(Image-based spatial reasoning data)
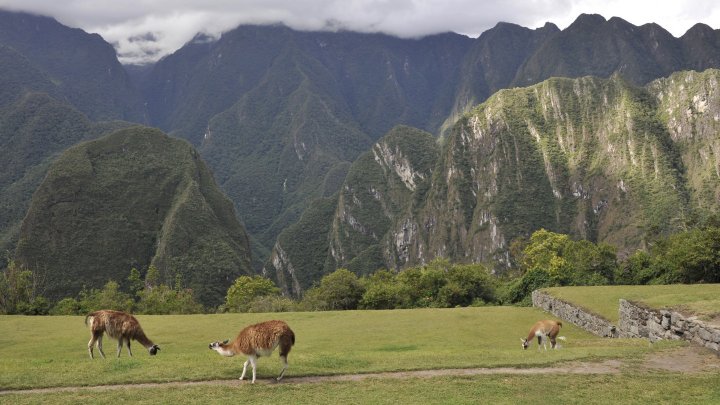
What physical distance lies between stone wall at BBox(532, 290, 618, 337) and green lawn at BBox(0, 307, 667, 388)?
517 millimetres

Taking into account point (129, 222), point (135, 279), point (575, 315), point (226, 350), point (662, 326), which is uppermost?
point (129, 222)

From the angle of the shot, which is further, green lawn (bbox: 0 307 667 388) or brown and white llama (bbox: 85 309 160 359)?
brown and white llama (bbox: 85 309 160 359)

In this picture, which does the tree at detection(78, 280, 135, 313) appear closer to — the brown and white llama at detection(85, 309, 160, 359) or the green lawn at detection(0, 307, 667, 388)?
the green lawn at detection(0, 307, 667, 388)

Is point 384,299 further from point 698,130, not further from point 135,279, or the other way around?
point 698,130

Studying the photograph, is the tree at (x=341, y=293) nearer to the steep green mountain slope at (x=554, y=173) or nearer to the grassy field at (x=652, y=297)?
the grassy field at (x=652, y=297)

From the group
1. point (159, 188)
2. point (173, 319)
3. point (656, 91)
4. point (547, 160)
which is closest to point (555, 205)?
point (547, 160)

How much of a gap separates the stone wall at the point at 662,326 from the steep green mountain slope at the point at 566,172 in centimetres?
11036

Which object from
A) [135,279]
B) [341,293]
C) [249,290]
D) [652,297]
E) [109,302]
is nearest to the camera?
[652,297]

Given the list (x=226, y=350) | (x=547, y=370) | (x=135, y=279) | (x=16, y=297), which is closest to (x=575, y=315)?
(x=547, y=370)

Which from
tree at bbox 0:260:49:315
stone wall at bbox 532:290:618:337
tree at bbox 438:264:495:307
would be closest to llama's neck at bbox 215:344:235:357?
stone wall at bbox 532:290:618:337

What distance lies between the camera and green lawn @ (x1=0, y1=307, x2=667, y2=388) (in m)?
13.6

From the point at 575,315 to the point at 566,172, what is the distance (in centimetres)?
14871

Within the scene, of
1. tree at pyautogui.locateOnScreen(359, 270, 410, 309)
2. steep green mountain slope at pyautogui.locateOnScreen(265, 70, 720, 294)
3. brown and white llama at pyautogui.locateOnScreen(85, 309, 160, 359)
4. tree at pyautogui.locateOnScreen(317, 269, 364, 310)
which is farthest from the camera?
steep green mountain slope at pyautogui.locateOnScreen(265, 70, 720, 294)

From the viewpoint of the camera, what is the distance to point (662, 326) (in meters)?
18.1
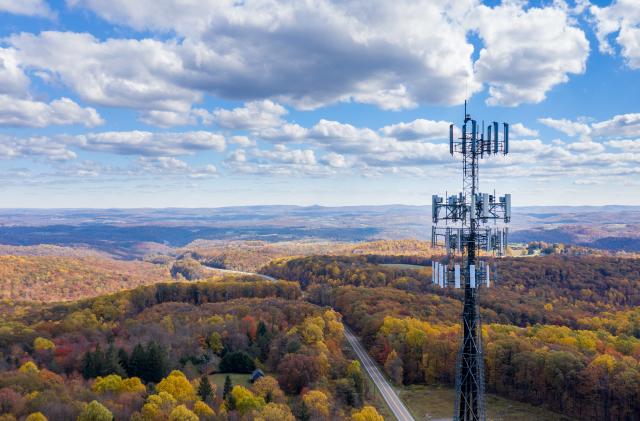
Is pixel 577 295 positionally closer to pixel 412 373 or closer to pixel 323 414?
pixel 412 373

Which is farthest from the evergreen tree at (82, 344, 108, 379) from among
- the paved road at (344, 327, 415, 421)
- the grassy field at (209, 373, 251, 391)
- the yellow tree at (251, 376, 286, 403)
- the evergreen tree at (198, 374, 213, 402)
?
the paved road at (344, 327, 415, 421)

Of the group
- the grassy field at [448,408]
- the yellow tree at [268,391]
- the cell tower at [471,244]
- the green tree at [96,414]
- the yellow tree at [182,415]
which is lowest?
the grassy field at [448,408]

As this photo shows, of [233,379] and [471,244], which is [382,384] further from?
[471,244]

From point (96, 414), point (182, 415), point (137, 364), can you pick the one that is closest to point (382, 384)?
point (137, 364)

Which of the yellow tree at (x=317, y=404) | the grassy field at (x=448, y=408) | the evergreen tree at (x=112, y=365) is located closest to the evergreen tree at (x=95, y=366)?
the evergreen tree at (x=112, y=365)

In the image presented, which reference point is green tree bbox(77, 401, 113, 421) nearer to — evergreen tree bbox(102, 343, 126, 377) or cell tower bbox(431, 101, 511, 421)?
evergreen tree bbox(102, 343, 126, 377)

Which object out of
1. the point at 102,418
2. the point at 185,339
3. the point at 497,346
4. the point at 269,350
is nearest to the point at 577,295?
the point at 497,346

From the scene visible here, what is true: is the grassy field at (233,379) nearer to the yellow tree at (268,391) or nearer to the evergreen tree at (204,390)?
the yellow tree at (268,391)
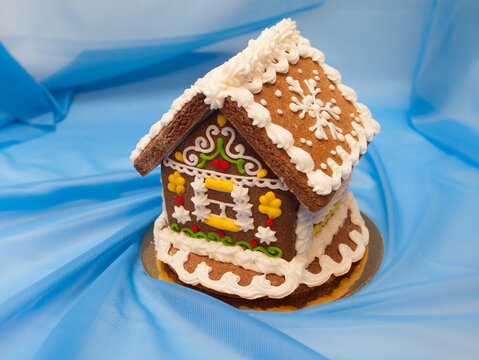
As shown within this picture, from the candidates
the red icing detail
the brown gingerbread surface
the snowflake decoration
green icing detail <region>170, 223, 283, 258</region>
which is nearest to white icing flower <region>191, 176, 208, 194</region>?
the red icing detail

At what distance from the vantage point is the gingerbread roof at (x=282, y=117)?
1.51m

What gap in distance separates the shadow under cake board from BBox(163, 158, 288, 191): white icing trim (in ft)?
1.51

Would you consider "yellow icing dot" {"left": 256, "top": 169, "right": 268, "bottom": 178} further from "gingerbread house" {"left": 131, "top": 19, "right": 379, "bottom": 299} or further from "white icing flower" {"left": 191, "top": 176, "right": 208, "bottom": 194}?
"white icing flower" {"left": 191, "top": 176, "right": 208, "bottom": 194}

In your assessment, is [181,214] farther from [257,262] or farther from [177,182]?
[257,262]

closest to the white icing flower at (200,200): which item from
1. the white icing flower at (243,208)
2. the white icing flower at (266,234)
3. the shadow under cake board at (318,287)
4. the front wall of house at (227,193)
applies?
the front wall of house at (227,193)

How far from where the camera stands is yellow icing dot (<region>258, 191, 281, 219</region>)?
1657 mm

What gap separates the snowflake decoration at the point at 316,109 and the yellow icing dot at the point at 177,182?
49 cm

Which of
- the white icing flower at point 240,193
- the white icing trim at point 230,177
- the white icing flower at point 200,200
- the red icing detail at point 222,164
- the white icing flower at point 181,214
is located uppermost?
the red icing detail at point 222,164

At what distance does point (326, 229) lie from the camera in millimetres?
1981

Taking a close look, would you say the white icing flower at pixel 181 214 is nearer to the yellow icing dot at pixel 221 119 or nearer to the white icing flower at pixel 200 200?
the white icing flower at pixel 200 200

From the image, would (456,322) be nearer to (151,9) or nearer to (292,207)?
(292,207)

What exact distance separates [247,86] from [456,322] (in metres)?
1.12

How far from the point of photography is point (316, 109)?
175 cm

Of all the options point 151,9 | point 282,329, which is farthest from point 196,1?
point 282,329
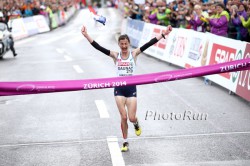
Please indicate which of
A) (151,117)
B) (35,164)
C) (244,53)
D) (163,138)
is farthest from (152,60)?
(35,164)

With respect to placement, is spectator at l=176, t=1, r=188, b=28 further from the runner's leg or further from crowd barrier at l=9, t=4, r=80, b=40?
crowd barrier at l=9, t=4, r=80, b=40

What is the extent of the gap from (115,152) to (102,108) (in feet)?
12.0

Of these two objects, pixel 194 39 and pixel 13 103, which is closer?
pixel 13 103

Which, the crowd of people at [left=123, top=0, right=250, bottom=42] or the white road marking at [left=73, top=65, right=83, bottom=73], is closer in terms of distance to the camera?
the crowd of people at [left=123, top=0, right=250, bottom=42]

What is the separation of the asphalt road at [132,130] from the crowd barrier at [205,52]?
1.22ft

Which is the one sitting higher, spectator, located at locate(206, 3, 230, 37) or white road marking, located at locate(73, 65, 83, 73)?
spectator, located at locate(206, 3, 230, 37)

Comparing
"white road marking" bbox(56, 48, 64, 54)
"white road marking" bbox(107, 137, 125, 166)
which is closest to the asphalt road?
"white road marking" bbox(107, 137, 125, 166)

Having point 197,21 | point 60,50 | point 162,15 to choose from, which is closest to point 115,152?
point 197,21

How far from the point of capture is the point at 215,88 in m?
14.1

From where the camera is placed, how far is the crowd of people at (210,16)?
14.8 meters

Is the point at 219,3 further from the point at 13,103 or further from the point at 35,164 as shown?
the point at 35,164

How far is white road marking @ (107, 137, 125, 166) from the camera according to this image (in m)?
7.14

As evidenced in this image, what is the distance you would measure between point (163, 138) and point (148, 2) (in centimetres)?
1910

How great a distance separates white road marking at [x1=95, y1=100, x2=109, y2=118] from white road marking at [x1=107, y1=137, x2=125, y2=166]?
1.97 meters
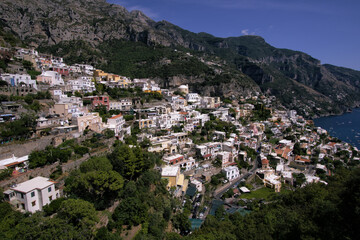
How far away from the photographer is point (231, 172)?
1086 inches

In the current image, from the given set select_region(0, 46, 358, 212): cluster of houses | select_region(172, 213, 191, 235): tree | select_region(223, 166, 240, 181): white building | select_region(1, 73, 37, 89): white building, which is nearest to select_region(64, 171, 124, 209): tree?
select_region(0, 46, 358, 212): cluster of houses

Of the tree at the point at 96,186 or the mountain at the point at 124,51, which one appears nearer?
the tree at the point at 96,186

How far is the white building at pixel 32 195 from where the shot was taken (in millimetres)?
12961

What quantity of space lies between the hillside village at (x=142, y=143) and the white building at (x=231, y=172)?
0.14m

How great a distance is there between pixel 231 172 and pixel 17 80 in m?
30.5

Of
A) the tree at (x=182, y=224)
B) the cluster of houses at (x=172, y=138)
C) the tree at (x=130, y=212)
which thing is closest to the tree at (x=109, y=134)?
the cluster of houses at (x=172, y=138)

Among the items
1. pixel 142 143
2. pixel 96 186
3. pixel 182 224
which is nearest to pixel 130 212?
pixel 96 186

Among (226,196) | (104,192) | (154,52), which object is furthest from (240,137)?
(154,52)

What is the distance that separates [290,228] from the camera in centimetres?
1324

__Your goal__: Extract exactly the lines between the line containing "What quantity of" and the end of the data, including both.

__Finished task__:
What quantity of space lies between the hillside village at (x=142, y=143) and the white building at (x=231, y=172)?
0.14m

How great a distance is there between pixel 231 172 and pixel 17 80 in m?
30.5

Of
A) the tree at (x=182, y=224)
B) the cluster of houses at (x=172, y=138)
C) the tree at (x=130, y=212)
which thing is closest to the tree at (x=109, y=134)?
the cluster of houses at (x=172, y=138)

Among the items
1. pixel 142 143
2. pixel 96 186
3. pixel 182 224
which is nearest to pixel 130 212?
pixel 96 186

Among (226,196) | (104,192) | (154,52), which object is furthest from (240,137)?
(154,52)

What is the distance that separates [290,228] from the camera in centimetres?
1324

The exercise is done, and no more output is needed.